Salı Nisan 30, 2024

Ermeni Toplumunda Patrik Seçimi Üzerine: “Patrik Hayrig” Seni Özlüyoruz, Seni Arıyoruz!

Cumhuriyet dönemi boyunca, sıkıntılarla, engellemelerle, talimatnamelerle varlıklarını korumaya çalışan Hıristiyan halklar, bazı istisnalar dışında Anadolu’da artık varlıklarından bahsedilmezken kala kala İstanbul etrafında toplanmış bulunuyorlar.

Kilise, manastır, okullar yıkılmış veyahut bazı yerlerde camilere çevrilmişken, bazı yerlerde ise hayvan barınaklarına dönüşmüş durumdadır.

Define avcıları tarafından harabeye dönüştürülmektedir. Vakıflara, kiliselere el konularak Diyanet İşleri’ne devredilmiş ardından bu gaspa karşı açılan ve seneleri alan bıktırıcı davalara konu olmuştur. Bu elbette politik bir yaklaşımdır ve amaç Hıristiyan inancına sahip azınlıkları yaşadığı topraklardan göç etmeye zorlanmaktır.

Günümüzde bu bir devlet politikası olarak hayata geçirilirken büyük şehirlere toplanmış bulunan Hıristiyan halkın nüfusu kala kala yüz bin civarındadır. Ermenilerin nüfusu ise altmış bin kadardır. Devlet toplumu homojen (% 99.9 Türk-Sünni) gösterirken, Kürtler, Aleviler ve Hıristiyan azınlıklara bu haliyle dahi tahammülsüzlük vardır.
++++
### Görevler
a) Patrik seçimi yazısına göre Türkiye'deki Ermenilerin nüfusu ne kadardır?
b) Patrik seçimi yazısını son cümleden sonra sürdürün.
Aşağıdaki öğeler başka bir kaynaktan alınmıştır.
++++
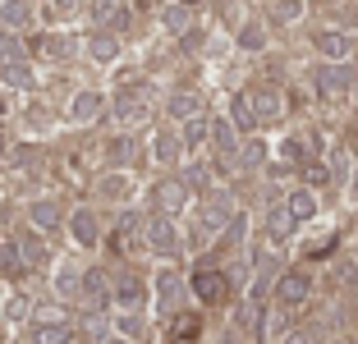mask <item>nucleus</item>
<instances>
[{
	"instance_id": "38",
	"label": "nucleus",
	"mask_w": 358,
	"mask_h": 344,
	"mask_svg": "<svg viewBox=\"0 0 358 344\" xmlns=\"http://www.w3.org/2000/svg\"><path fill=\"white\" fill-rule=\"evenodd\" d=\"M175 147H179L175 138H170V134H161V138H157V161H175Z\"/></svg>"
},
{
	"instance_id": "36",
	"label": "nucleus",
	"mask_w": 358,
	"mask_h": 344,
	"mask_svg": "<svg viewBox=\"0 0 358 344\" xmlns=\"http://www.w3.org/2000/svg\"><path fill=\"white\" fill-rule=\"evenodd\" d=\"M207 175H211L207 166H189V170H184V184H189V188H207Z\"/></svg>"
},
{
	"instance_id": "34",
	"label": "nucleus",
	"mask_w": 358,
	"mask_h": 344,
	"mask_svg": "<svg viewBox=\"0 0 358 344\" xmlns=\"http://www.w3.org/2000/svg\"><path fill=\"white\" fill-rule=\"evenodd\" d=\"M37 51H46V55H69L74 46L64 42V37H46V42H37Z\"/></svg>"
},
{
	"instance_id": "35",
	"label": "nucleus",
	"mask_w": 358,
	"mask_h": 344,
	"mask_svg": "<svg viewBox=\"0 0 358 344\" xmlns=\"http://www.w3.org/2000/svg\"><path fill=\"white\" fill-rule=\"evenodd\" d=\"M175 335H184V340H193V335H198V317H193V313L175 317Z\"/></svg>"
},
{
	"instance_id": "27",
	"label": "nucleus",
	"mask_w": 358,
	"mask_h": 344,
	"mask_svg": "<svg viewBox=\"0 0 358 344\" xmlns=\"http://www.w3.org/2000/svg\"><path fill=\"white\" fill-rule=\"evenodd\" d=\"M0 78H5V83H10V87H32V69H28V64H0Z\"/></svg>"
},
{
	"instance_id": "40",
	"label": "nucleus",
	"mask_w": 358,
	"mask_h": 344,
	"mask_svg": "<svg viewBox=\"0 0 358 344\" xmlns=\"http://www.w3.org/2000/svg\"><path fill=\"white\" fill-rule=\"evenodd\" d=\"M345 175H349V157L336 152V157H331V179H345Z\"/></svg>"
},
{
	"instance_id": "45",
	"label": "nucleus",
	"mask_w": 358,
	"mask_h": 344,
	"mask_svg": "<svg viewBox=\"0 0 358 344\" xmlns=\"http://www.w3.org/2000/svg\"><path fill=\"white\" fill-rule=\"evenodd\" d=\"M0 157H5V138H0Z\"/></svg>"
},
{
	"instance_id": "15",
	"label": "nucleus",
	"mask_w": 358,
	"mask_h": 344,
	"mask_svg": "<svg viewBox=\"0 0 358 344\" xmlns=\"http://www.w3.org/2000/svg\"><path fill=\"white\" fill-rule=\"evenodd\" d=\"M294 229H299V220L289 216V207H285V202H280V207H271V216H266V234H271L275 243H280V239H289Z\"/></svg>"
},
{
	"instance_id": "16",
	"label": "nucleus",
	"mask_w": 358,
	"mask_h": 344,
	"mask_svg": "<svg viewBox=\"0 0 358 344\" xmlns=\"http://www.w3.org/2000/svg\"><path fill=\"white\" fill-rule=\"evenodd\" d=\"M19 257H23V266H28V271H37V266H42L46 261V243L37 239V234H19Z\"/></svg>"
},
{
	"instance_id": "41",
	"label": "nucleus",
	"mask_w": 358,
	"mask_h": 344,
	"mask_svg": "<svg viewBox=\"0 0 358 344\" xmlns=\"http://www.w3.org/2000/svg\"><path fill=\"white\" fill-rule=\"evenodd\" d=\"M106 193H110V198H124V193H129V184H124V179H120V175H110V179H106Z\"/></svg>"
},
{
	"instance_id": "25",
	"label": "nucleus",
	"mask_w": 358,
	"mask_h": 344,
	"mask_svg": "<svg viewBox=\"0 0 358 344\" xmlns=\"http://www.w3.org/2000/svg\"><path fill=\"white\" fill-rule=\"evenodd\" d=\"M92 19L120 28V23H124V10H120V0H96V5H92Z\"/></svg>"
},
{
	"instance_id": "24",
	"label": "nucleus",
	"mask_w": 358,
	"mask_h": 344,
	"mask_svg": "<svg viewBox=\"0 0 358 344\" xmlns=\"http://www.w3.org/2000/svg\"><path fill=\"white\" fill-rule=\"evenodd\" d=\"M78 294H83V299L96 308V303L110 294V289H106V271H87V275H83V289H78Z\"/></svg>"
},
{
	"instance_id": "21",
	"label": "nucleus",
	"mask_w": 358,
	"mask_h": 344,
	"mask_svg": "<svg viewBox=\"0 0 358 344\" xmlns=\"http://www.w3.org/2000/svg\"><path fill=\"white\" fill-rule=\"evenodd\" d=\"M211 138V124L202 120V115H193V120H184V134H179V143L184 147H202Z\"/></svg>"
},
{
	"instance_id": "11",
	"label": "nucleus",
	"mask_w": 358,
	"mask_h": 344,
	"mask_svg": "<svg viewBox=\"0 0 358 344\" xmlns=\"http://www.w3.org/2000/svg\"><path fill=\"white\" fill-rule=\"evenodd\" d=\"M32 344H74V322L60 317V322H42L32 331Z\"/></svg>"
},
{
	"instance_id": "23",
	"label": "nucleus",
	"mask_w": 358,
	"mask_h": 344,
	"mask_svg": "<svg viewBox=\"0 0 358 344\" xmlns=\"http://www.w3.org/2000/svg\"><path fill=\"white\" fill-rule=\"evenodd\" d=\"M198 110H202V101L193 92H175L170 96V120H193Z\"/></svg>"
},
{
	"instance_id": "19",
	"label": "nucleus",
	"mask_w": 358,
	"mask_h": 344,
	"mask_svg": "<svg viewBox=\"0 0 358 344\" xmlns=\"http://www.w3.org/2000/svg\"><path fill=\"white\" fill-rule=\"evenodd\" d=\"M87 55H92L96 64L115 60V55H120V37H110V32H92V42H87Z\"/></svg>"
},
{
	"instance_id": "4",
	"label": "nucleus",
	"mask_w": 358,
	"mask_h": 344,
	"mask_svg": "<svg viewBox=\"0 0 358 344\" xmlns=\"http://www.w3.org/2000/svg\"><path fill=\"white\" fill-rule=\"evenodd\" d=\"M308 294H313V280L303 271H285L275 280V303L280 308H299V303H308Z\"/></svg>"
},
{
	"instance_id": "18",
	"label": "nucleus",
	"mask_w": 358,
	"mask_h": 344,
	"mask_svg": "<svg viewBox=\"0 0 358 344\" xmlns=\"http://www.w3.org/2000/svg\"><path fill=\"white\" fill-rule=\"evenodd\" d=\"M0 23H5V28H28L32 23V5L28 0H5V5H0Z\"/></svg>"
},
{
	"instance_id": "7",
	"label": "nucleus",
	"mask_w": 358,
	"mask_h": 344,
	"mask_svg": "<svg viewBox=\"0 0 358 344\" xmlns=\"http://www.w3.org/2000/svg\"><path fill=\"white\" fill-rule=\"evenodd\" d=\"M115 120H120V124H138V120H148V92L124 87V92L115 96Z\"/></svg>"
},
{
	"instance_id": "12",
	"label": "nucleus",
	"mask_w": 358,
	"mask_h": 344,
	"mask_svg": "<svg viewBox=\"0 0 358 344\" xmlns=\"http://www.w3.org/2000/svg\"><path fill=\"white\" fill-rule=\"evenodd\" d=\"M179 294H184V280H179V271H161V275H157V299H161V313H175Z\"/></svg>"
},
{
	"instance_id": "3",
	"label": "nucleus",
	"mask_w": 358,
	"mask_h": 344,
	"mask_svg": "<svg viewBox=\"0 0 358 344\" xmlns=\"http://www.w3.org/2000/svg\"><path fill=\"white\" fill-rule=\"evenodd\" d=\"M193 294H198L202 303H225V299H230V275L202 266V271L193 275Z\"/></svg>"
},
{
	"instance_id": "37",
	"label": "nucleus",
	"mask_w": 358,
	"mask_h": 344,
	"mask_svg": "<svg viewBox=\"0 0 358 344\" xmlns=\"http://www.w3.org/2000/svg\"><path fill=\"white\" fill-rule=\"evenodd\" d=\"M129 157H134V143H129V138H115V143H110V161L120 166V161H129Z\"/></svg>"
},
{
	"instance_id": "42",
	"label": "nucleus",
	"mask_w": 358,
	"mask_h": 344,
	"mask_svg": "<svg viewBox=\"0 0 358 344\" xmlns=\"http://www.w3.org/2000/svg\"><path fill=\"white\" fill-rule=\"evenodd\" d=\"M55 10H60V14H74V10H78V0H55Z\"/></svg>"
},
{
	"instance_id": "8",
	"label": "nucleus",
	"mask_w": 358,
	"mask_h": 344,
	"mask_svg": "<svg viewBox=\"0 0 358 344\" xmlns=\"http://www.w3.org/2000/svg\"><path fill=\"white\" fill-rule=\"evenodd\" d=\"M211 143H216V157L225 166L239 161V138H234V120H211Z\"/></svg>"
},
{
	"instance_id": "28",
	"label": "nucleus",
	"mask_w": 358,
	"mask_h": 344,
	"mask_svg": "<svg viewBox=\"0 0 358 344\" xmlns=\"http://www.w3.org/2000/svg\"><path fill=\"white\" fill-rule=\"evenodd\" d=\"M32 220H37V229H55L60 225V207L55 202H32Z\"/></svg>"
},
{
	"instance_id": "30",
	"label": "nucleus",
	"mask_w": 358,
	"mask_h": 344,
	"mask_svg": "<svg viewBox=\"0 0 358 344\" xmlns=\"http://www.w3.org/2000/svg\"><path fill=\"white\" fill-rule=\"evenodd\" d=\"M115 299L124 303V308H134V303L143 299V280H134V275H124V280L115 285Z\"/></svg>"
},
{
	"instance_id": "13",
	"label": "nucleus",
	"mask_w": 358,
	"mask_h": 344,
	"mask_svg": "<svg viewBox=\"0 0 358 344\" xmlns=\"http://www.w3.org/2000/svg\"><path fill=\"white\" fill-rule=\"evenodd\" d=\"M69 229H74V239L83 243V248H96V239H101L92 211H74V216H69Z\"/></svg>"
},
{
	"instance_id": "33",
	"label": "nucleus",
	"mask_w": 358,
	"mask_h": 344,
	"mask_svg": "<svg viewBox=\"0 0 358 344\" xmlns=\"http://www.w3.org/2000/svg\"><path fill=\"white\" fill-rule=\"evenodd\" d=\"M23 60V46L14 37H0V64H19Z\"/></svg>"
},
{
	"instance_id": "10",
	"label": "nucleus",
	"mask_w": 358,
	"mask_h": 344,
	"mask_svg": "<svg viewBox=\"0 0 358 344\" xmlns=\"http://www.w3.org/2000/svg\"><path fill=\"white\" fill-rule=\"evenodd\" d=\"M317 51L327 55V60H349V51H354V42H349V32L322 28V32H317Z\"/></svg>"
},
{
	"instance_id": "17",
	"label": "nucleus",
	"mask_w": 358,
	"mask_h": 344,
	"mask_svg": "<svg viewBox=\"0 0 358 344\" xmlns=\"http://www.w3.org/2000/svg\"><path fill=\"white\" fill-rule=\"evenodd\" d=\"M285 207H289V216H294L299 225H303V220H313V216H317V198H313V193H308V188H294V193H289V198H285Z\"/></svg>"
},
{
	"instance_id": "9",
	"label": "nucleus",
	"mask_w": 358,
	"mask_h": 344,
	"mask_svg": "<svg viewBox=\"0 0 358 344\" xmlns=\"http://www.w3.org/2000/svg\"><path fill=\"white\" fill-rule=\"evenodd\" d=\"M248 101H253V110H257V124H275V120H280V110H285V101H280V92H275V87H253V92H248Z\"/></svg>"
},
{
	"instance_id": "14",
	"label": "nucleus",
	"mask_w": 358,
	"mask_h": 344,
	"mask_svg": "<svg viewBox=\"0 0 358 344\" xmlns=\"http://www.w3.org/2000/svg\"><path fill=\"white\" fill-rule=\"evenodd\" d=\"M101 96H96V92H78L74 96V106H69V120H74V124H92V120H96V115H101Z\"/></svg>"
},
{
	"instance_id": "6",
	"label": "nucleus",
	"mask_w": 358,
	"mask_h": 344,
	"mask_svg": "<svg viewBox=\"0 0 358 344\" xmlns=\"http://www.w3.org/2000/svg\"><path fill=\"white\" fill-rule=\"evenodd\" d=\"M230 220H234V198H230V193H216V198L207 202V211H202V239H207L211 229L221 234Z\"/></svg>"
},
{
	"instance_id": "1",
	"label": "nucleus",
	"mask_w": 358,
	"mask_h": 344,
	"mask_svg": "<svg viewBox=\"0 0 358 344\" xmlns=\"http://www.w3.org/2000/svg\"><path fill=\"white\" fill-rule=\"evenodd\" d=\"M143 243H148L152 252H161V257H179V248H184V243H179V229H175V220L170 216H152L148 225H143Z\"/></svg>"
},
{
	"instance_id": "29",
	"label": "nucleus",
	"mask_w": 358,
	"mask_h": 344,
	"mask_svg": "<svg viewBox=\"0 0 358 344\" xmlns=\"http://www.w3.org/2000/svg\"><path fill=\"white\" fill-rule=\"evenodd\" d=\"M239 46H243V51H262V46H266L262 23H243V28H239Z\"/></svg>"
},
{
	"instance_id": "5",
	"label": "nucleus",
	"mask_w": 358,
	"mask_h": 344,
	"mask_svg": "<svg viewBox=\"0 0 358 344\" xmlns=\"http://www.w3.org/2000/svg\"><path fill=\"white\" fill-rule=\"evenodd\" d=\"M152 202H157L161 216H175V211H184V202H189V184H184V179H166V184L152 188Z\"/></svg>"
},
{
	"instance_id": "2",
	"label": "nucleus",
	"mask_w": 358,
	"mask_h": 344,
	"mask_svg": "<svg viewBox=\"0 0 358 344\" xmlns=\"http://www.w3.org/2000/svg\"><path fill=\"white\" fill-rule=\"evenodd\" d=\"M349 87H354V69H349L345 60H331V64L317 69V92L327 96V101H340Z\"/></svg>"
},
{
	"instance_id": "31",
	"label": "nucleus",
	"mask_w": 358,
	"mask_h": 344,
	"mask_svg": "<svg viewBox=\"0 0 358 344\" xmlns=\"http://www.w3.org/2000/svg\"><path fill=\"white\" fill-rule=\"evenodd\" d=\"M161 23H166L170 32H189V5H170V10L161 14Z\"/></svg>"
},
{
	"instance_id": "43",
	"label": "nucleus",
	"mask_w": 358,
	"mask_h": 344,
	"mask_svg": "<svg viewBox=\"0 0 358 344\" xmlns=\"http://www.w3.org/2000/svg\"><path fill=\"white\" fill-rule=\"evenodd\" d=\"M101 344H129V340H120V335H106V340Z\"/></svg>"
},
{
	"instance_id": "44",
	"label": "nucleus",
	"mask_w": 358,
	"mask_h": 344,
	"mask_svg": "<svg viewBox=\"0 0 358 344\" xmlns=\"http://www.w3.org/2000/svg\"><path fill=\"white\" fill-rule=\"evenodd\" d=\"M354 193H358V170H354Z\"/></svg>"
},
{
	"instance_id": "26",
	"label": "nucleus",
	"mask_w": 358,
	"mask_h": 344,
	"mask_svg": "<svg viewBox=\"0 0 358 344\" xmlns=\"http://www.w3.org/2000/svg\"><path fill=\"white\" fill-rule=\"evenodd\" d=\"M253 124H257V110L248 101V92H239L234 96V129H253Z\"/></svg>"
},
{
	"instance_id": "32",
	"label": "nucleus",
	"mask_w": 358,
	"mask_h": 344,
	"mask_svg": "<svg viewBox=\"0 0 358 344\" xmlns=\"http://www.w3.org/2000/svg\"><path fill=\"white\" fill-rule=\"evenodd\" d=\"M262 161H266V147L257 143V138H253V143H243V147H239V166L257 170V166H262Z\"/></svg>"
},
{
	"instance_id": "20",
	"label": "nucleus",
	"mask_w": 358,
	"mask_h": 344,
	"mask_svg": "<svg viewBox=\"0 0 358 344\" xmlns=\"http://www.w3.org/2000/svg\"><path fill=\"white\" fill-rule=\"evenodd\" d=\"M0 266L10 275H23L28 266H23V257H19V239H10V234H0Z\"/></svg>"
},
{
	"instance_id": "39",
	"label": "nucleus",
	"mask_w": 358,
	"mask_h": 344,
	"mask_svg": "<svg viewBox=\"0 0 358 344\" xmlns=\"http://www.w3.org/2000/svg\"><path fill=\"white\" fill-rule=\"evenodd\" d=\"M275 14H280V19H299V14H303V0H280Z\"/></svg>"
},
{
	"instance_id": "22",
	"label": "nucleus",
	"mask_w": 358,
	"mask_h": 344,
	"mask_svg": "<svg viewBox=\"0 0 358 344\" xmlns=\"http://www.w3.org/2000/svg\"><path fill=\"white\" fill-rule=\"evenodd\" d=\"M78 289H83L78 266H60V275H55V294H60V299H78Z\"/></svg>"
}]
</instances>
++++
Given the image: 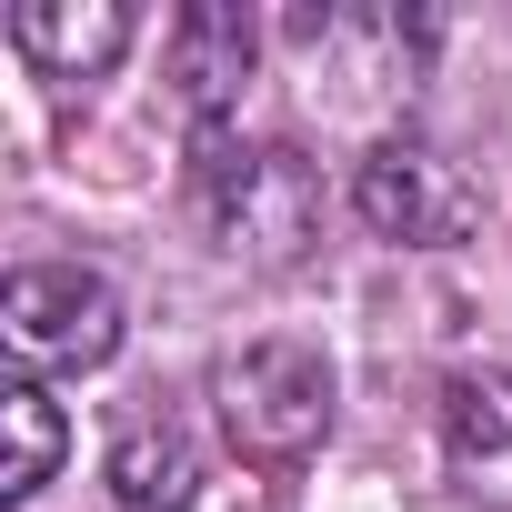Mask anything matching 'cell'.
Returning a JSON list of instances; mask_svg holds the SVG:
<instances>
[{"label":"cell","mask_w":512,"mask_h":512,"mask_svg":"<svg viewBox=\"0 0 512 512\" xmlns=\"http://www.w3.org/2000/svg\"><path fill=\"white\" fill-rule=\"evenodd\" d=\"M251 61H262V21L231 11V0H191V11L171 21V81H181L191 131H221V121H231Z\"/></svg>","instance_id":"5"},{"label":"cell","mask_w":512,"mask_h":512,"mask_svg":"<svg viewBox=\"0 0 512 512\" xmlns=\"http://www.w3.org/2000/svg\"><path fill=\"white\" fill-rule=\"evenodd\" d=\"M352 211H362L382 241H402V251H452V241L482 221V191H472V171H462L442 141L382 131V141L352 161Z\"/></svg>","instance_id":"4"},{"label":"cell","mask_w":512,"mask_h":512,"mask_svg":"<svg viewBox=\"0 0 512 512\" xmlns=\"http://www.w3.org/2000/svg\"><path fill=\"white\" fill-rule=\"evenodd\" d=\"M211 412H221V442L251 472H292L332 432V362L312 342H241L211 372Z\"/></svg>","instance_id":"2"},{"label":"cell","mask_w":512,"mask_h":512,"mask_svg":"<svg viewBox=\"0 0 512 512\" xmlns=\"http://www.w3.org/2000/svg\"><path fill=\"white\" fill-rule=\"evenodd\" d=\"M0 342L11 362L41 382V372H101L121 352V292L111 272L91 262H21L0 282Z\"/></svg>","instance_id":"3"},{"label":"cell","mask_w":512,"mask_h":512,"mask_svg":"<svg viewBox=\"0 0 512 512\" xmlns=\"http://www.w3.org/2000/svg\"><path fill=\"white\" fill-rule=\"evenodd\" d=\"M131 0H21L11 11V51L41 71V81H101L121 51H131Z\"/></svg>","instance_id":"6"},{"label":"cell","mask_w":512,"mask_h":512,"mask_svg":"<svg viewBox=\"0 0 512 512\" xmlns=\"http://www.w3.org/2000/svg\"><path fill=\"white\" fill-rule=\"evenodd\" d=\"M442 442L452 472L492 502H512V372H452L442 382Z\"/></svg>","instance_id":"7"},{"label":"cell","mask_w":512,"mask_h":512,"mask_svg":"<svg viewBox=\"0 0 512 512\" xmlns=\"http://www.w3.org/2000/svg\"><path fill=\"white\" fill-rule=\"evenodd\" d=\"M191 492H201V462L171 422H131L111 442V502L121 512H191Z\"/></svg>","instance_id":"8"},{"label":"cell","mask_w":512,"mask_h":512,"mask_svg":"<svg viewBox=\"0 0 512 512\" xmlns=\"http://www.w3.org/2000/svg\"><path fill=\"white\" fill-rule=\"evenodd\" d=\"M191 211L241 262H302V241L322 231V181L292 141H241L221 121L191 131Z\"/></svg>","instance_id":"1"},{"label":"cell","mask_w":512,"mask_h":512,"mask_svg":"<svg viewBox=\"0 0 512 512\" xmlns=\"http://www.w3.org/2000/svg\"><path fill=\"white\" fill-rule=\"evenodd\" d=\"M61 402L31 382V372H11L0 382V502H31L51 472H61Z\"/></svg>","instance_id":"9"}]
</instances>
++++
### Cevaplar
a) Altmış bin kadardır.

b)
En son Türkiye Ermeni Patrikliği için yapılan seçimlere katılım hesaplandığında Türkiye Ermenilerinin seçimlere ilgi göstermediği anlaşılmaktadır.

Patrik seçimlerinde her seçim bir önceki seçimi aratır olmuştur. 1/4 oranında bile katılımın olmadığı bu seçimlerde, yaşanan yönetim boşluğu, kaos, seçimin protesto edilmesi gibi yaşanan üzücü durumlar Ermeni halkının hak etmediği bir durumla karşı karşıya kalmasına yol açmıştır. Ama sonuçta Türkiye Ermenileri 85. Patriği olarak Aram Maşalyan’ı seçmiştir.

Bu Durumu Yaratan Devletin Kendisidir!

Kuşkusuz Ermeni toplumunun durumu Türkiye’de yaşayan işçi, emekçi ve köylülerden farklı değildir. Demokrasinin, insan haklarının, basın özgürlüğünün ayaklar altına alındığı, işçi ve emekçilerin insanca yaşam koşullarından uzak kaldığı, toplumun % 20’sinin sosyal yardımlar ile yaşamaya mahkum edildiği, Kürtlere, Alevilere, kadınlara ve LGBTİ+lara saldırının arttığı ve savaşın gelip kapıya dayandığı bir düzende Ermeniler de bu düzenin içinde yaşama savaşı vermektedirler.

Ermeni toplumu bu koşullarda bir ve tek anlayış birliği içerisinde değildir. Kendi sınıf ve çevrelerin çıkarlarına hizmet eden ve yönetimde bulunan bir avuç ruhban sınıfı bugün mevcuttur.

Patrikhane yönetimini ele geçiren bir avuç işbirlikçi kesim, arkasına devleti alarak, devletin gücü ile muhaliflere gözdağı verip, muhalifleri susturmak, seçimler olmadan ve halka hesap vermeden Patriklik makamını işgal edip hiyerarşi ve kural tanımayarak, “krallık”larını sürdürmek istemektedirler.

Ateşyan’ın Ateşle Dansı Sonunu Hazırladı!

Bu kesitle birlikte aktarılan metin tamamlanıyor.